## [TASK DESCRIPTION]
Reproduce the data below in full and exclude every picture.

## [DATA BELOW]
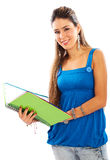 Casual girl smiling with a notebook Royalty Free Stock Image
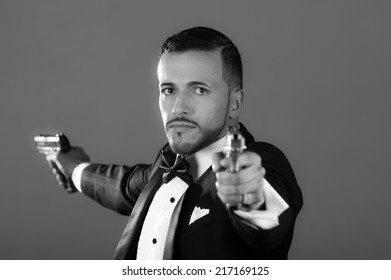 Sexy man gangster agent criminal police in a tuxedo pointing two guns black and white portrait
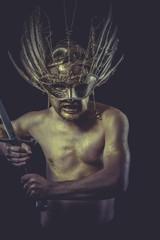Hero, golden deity, man with wings and gold helmet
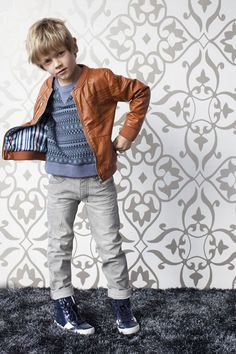 Little boy's outfit; leather jacket, sweater, grey jeans, & high tops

## [SOLUTION]
 Casual girl smiling with a notebook Royalty Free Stock Image
 Sexy man gangster agent criminal police in a tuxedo pointing two guns black and white portrait
Hero, golden deity, man with wings and gold helmet
 Little boy's outfit; leather jacket, sweater, grey jeans, & high tops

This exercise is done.